News reports say Deans is going to run for mayor this fall. There will be a wide-open race to replace longtime Mayor Jim Watson, who is not running again. Candidates can officially register to put their name on the ballot starting Monday.
Deans threw cold water on Larga Baffin’s proposal at a virtual public meeting Tuesday, saying she objects to the plan “in its current form.”
That’s politician-code for “No… but I don’t want to be seen saying no. And I want to leave some wiggle room.”
She objects to its height and how much space it would take up.
She took the side of some residents who said Larga Baffin’s proposal is too tall, has too many rooms and will create too much traffic in the immediate area, which is mostly residential.
The opposition is classic not-in-my-backyard syndrome.
Deans’ opposition could be a hurdle for Larga Baffin. A thumbs-down from the well-connected councillor could set the tone when the proposal comes to a vote at a planning committee meeting, and ultimately when it’s time for city council to make a final decision.
Deans might even be mayor by that time.
Her opposition could be a cynical political move — but a shrewd one. Larga Baffin’s users don’t vote in Ottawa. Area residents do. In a crowded mayoral race, she will need the backing of people in her own ward.
As the capital, Ottawa gets the honour of hosting national institutions, such as the National Arts Centre and National Gallery of Canada, that other Canadian cities don’t.

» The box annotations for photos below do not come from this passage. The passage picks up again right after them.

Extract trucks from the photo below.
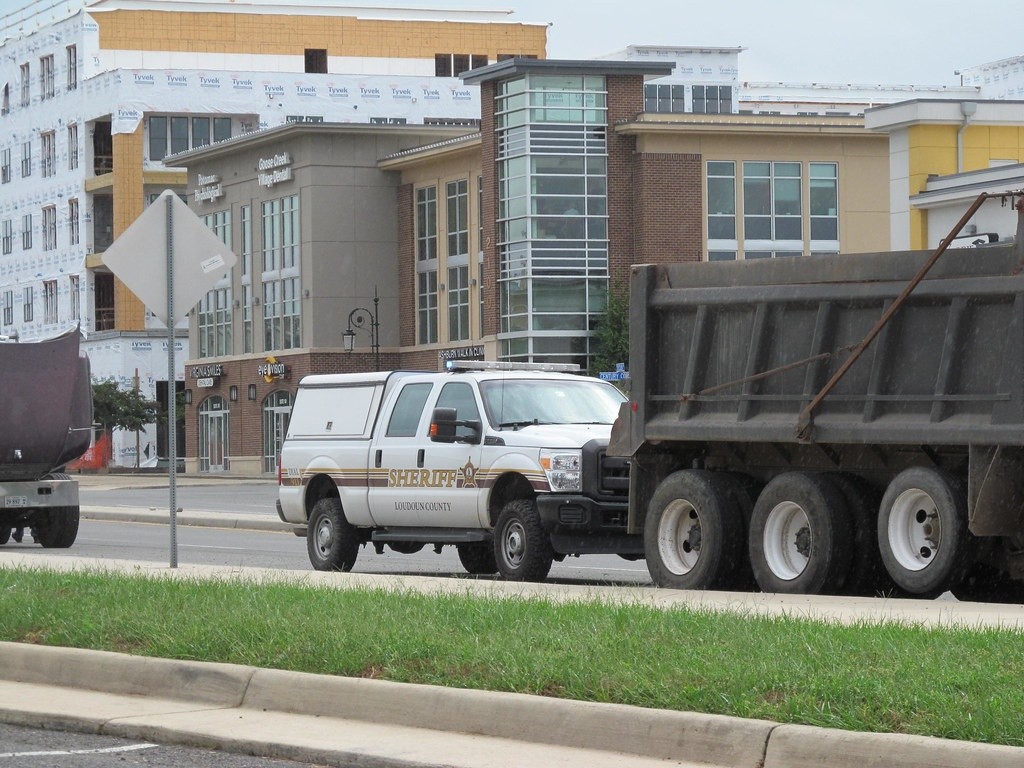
[0,337,98,547]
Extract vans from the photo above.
[274,358,628,581]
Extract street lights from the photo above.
[341,305,379,371]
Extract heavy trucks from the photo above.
[606,190,1023,605]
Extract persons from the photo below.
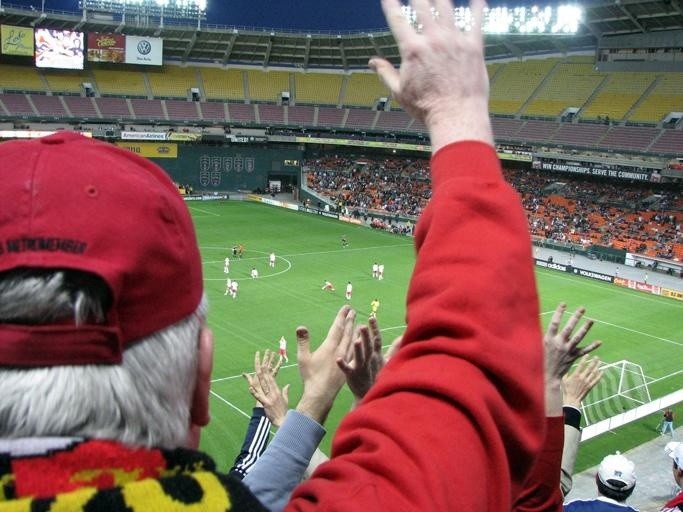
[179,181,194,196]
[223,277,232,295]
[250,268,257,280]
[269,252,275,268]
[231,279,238,298]
[0,3,550,509]
[295,132,682,290]
[232,245,237,257]
[10,123,293,133]
[223,257,229,273]
[238,243,243,260]
[217,290,682,511]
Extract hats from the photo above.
[598,454,637,491]
[664,441,683,470]
[0,130,204,371]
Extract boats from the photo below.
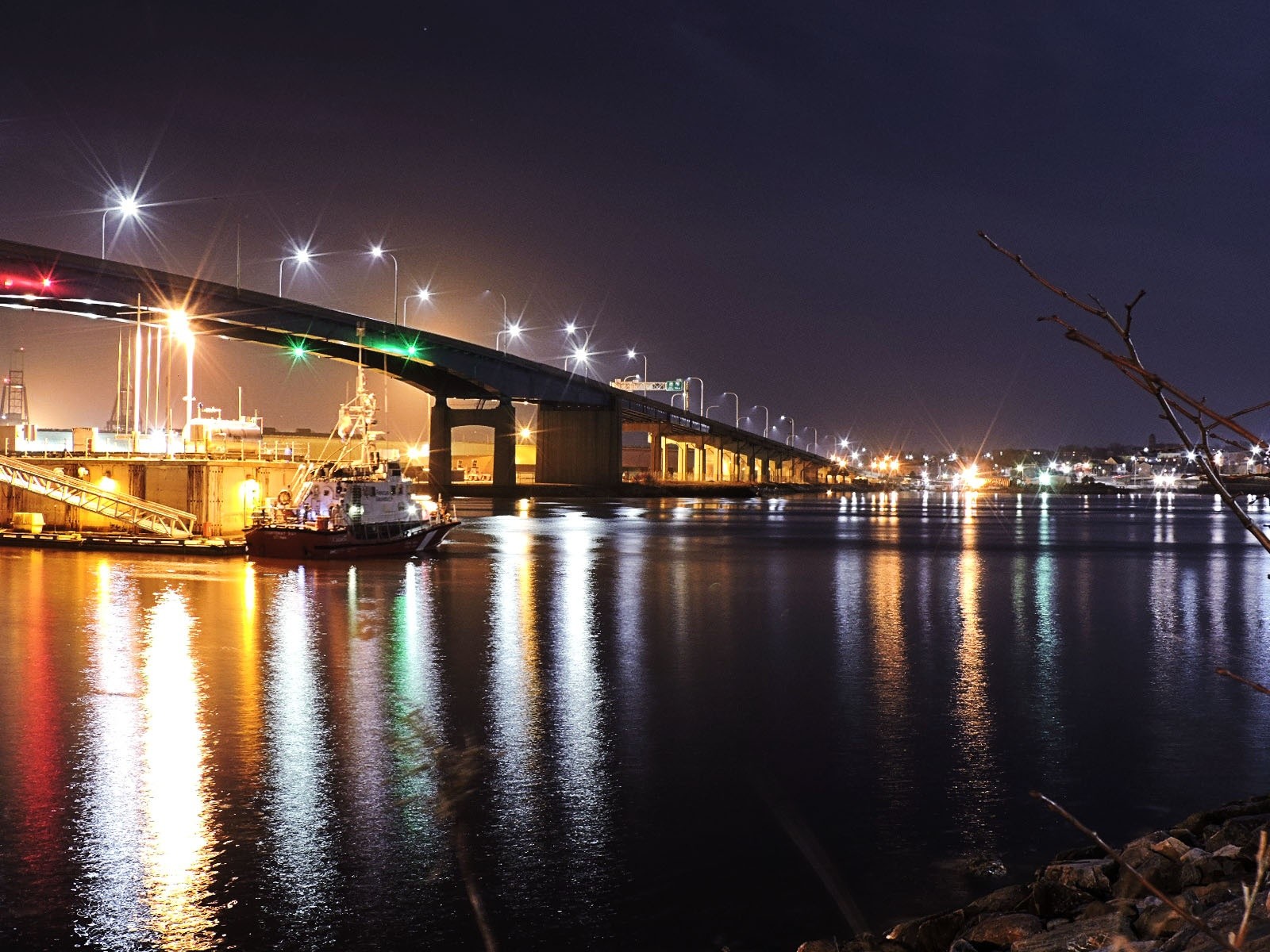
[244,366,463,559]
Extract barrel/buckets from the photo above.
[317,516,329,530]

Not to mention the 100,000-plus handsomely paid federal public servants who insulate the city from unemployment, guarantee a high quality of life and ensure steadily rising property values.
So, Ottawa benefits from being Canada’s capital. In exchange, there should be a readiness to be its brother’s keeper when it comes to providing services that other communities can’t.
It would be wonderful if Nunavut’s health-care infrastructure were robust enough to meet the needs of Nunavummiut at home. The reality, of course, is that it’s not.
As Nunavut’s population grows and the demand for health services increases, it will take decades before the territory is able to meet those needs on its land.
Welcoming a new Larga Baffin building is one little thing Ottawa can do to help Nunavummiut.